Now with 10 unique selective-hearing settings.
"Karen, we need to talk."
Can't it wait? I'm just about to blow dry my hair.
"No, it can't wait. It's about these text messages I found on your-"
I'M SORRY, HONEY. I CAN'T HEAR YOU OVER MY NEW HEAT SMART TEMP BLOW DRYER.
"I know you can hear me, Karen. And I demand an explanation."

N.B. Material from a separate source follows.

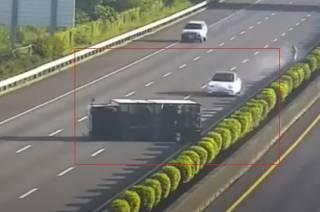 Появилось видео, как на Тайване Tesla на автопилоте врезалась в фуру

IT'S REALLY AWESOME. THE PATENTED HEAT CONTROL DIAL MEANS I CAN FIND THE PERFECT LEVEL OF HEAT FOR MY HAIR.
"Who is Kevin? Is he that guy from the Quik-E Lube?"
OH, AND YOU'LL BE HAPPY TO KNOW THAT THIS DRYER IS INFUSED WITH FRIZZ-REDUCING CERAMIC. NO MORE Q-TIP HEAD FOR ME!
"So the other night when you said you were working late, you were really with him, weren't you?"
IT'S 1875 WATTS, HONEY. THERE'S NO WAY I'M HEARING YOU OVER THIS.
"You called him Sweet Cheeks. Karen, how could you?"
SERIOUSLY. 2 FAN SPEEDS. I'M SEEING YOUR LIPS MOVE, BUT IT'S LIKE NOTHING IS COMING OUT.
"I'm leaving you, Karen."
OOOH! DID YOU FEEL THAT? THAT'S THE COOL SHOT BUTTON!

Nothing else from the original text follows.